Not for nothing does the first real zombie encounter happen outside of a party, at which we’ve spent the preceding 20 minutes watching the Bennets go back and forth about the virtues of pairing off for status and image, and there’s the unmistakable feeling of stratification in the plot line, where the zombies are simply another, lower level of class - a nuisance and spoiler rather than a supernatural threat.
It seems silly, I know, to deconstruct and analyze metaphor and character motivation for this film, but the title is telling: the “and Zombies” bit is an added flourish onto what’s at heart a slick and YA-friendly remake of Pride and Prejudice. It has that look of elaborate chintziness about it that we get from mid-grade, second-string youth-oriented films like The Other Boleyn Girl and Tristan and Isolde: no matter how authentic the locations may be, they still look primarily like underlit sets, and no matter how much period attire you throw onto any of the characters, they still have the unfailingly fresh-faced and well-manicured look of a ready-made CW cast member. Rather than the sense that the cast is inhabiting their characters, we get a sense of shallow imitation. But I’ll say this: as much as it is lacking in conviction and depth, it’s a reasonably faithful retelling of a good story, and it follows each character’s arc accurately, if not altogether effectively.

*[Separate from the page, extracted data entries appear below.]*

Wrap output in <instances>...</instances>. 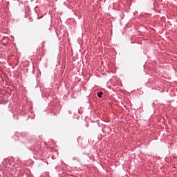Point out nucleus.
I'll use <instances>...</instances> for the list:
<instances>
[{"mask_svg":"<svg viewBox=\"0 0 177 177\" xmlns=\"http://www.w3.org/2000/svg\"><path fill=\"white\" fill-rule=\"evenodd\" d=\"M103 95V92L102 91H99L97 93V95L98 96V97H102V95Z\"/></svg>","mask_w":177,"mask_h":177,"instance_id":"obj_1","label":"nucleus"}]
</instances>
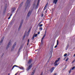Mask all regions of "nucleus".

That first zombie encounter outside the party, by the way, has a nicely gruesome punch line to it for a PG-13 film, one that works literally and on the level of light metaphor. It’s a shame that the action sequence that follows it - and the others that take place throughout the runtime, up to and including the movie’s climactic events - is so paint by numbers in such a hectic and choppy way. There reaches a point where a scene has one cut too many and one camera movement too many, and the events onscreen disappear into sludgy mass of movement that’s almost impossible to parse.
I sat fairly close to the screen in a large-format theater, so the action sequences in Pride and Prejudice and Zombies might pop with a little more clarity from further back, or on a smaller screen. But I don’t think that’s likely the case; I’ve sat about as close to screenings of several large-scale films without the attendant confusion, and I think the culprits here are simply poor framing and editing. It’s not insignificant that this wouldn’t be nearly the issue it is were the movie more focused on its subtext. For that, the movie’s level of intelligence was higher than I expected and higher than it probably needed to be. It’s the third-best film of 2016 I’ve seen thus far; take from that what you will.